Genauer war es damals eine Welt am Beginn des Internets. Es gab noch keine Internetseiten, kein World Wide Web. Aber das Internet war schon da und für mich bestand es aus der E-Mail-Adresse des mathematischen Instituts, an dem ich damals als Werkstudent arbeitete. (Und wenn ich mich recht erinnere, las ich während meiner Studienzeit vier oder fünf E-Mails und schrieb eine.)
Jedenfalls. An diesem Institut arbeitete für ein Semester ein junger Wissenschaftler aus Ohio, mit dem ich Freundschaft schloss. Ich nahm Paul mit auf Konzerte von Blue Bamboo und La Petite Mort und spielte ihm Platten von Laurie Anderson vor. Und zurück in den USA revanchierte sich Paul und hielt für mich Ausschau nach dem Album, das ich nun schon so lange suchte. Aber auch in seinem Wohnort Cincinnati war die Platte nicht aufzutreiben.
Doch ein halbes Jahr später landete „You're The Guy I Want To Share My Money With“ in meinem Briefkasten verpackt in einer Papiertüte des Plattenladens „Cosmic Aeroplane“ in Salt Lake City. Paul hatte dort seinen Vater besucht und war fündig geworden.
Was für ein Glück! Was für eine lange Zeit, die mich allein der Titel des Albums beschäftigt hatte.
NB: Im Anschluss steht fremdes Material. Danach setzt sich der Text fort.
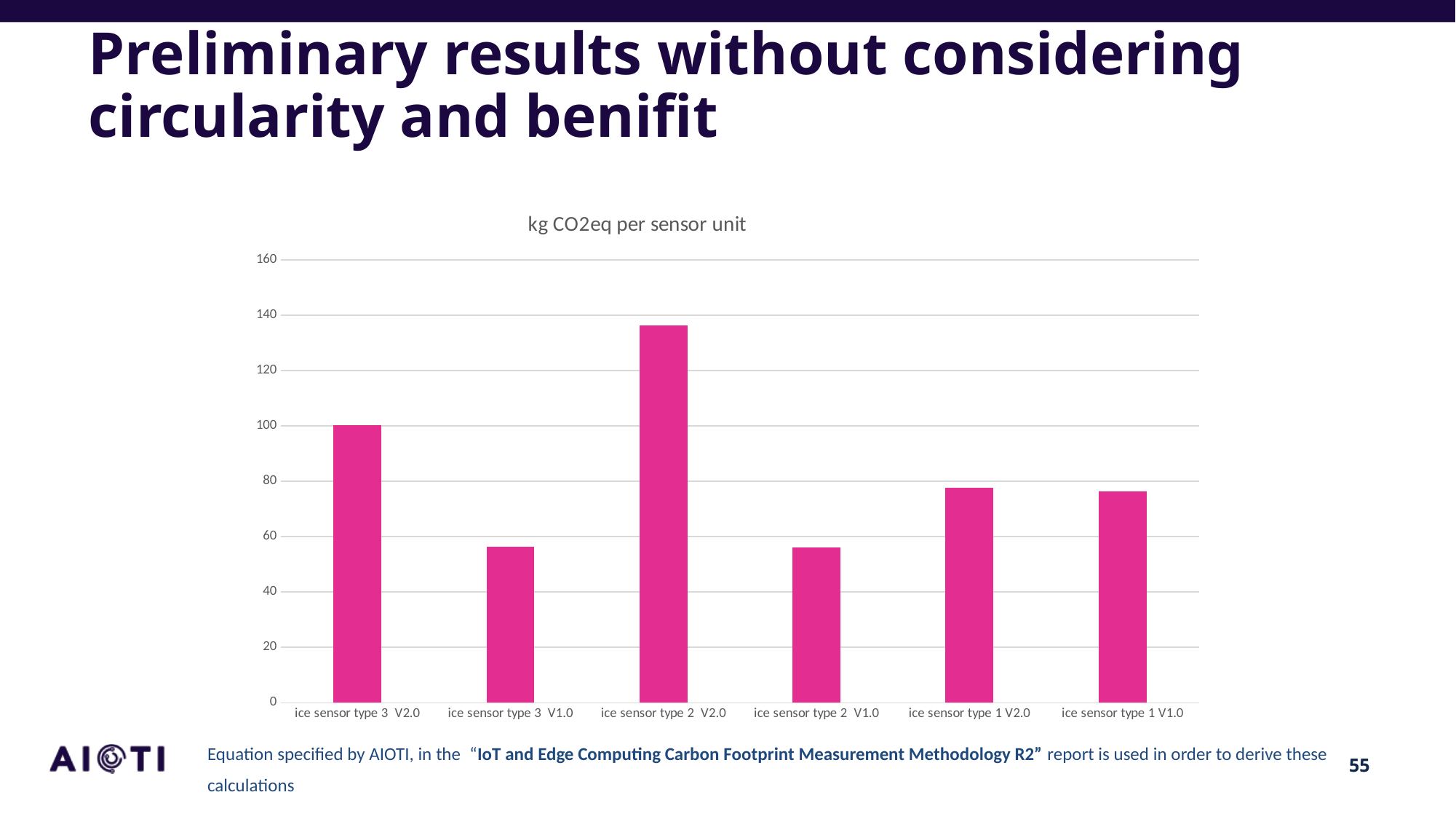
Is the value for ice sensor type 2 V1.0 greater or less than 60? less Which is larger, the value for ice sensor type 3 V2.0 or ice sensor type 3 V1.0? ice sensor type 3 V2.0 Is the value for ice sensor type 1 V1.0 greater or less than 60? greater Is the value for ice sensor type 2 V2.0 greater or less than 120? greater How many sensor categories are plotted in the chart? 6 Which is larger, the value for ice sensor type 2 V2.0 or ice sensor type 1 V2.0? ice sensor type 2 V2.0 What is the title of the chart? kg CO2eq per sensor unit What kind of chart is shown on the slide? Bar chart Which sensor category has the highest kg CO2eq per sensor unit? ice sensor type 2 V2.0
Vor einigen Jahren wollte ich herausfinden, wie schnell ich mit Hilfe des Internets an die Aufnahmen kommen würde. Mit dem ersten Treffer führte mich Google auf eine MP3-Download-Seite des Albums.
Kurze Geschichte.
Ist Zeit lang? Oder ist Zeit kurz?
Ich gehe gern in ein Restaurant, ein Café oder eine Kantine, die von der Lebenshilfe betrieben wird. Grund sind die Menschen, die hinter dem Tresen stehen oder bedienen. Ich mag ihre warmherzige Offenheit. Ihre Freundlichkeit ist nie künstlich oder verstellt, ihre gute Laune oft ansteckend.
Als es nach dem Corona-Lockdown – zumindest unter Auflagen – wieder möglich war, besuchte ich mit Freunden das Lebenshilfe-Café Anton im Herzog-Anton-Ulrich-Museum. Eine der liebenswürdigen Bedienungen kontrollierte mein gültiges Impf-Zertifikat und ließ sich dazu auch meinen Personalausweis geben. Nach gründlicher Begutachtung bemerkte die junge Frau: „Sie sehen älter aus als auf dem Foto.“ Hatte ich die warmherzige Offenheit erwähnt, die ich so mag?
„Ja, ja, das Foto ist schon älter“, war meine Erklärung dafür, der jedoch empört widersprochen wurde: „Nein, nein, Sie sehen älter aus!“
Foto älter? Ich älter? Ich war mit Freunden unterwegs, es war laut im Café, ich konnte mich nicht gut konzentrieren. Waren wir einem Paradoxon auf der Spur?
Ist Zeit lang? Oder ist Zeit kurz?
Und welche Zeit ist wichtiger?
Jetzt, weil es jetzt ist – aber nur kurz.
Oder die Kindheit, unser Teenager-Zeit, die Zwanziger, weil wir die Erinnerung daran so lang in uns tragen?